Years of Institutional Failure

Rotherham. Rochdale. Telford. Grooming gangs operated in plain sight across Britain. Systematic abuse of vulnerable children. Not isolated incidents. Organised. Persistent. Ignored by the authorities whose job it was to protect them.

In Rotherham, police and council officials knew about the gangs. Some of them. They did very little. In Rochdale, the same story — girls reported abuse and were failed. In Telford, hundreds of children were exploited while institutions looked the other way.

This wasn't incompetence. This was institutional failure at every level. Police. Councils. Social services. They all let these girls down.

The question isn't whether this happened. The question is why it took so long to get a proper inquiry, and who is going to be held accountable.

Labour Tried to Block This

Let's be clear about what happened. The previous government didn't want a new inquiry. They thought they could manage it with existing reviews. They thought they could move on. It took sustained pressure from Reform UK and campaigners to force Labour's hand.

This isn't criticism from the sidelines. This is about the scale of failure. Girls were brutally abused. Families were destroyed. And the institutions that should have protected them claimed they didn't have a full picture. So they didn't want a comprehensive inquiry that might expose just how badly they failed.

That's not how accountability works. That's how cover-ups work.

What Needs to Happen Now

This inquiry must go deep. It must name names. It must expose the failures — in police leadership, in council management, in social services. It must answer the hard questions about why abuse went on for so long, why it wasn't stopped, and what changed only when the media and campaigners forced the issue.

And it needs to happen quickly. These victims have already waited long enough. They don't need another decade-long inquiry gathering dust. They need accountability within a reasonable timeframe.

The Crime and Policing Bill is also moving through Parliament at the same time. That gives the Government a chance to show it's serious about child protection. Real consequences for police failures. Real standards for safeguarding. Real teeth.

What Reform UK Would Do

Reform UK would ensure this inquiry delivers real accountability. We'd make sure victims are heard — not managed. We'd pursue criminal charges where evidence exists. We'd reform police leadership and cultural training so institutions prioritise child safety over protecting their reputation.
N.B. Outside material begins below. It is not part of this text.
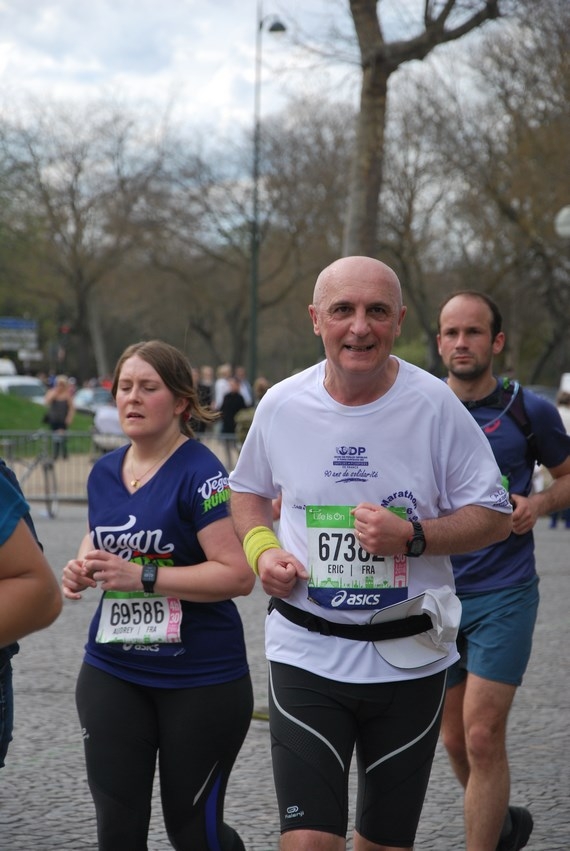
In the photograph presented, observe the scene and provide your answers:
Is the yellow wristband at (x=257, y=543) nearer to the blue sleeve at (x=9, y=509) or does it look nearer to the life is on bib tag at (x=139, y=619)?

We'd also roll out proper facial recognition vans nationwide to catch repeat offenders. Five vans is a start, but it's not enough. We need technology that works, policing that cares about prevention as much as prosecution.
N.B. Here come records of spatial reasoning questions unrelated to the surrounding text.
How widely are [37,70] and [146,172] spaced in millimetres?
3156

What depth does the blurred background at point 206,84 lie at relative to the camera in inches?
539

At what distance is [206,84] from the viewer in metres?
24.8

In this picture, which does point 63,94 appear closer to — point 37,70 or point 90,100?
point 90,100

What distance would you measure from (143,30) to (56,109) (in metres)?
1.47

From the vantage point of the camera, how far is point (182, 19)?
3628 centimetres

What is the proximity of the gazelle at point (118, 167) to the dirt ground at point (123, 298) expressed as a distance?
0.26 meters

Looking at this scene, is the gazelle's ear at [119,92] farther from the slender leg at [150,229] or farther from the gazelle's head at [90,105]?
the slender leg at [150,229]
And we'd overhaul safeguarding standards so that no child is ever treated the way these girls were. Not ignored. Not disbelieved. Not sacrificed to institutional inertia.

The Week Ahead

When this inquiry begins next Monday, remember what took so long to get here. Remember that this happened because victims refused to be forgotten. Because campaigners wouldn't let it go. Because Reform UK kept pushing when others wanted to move on.

Now we need the inquiry to do what institutions should have done years ago: tell the truth about what happened, who failed, and why.

These victims deserve nothing less than complete accountability.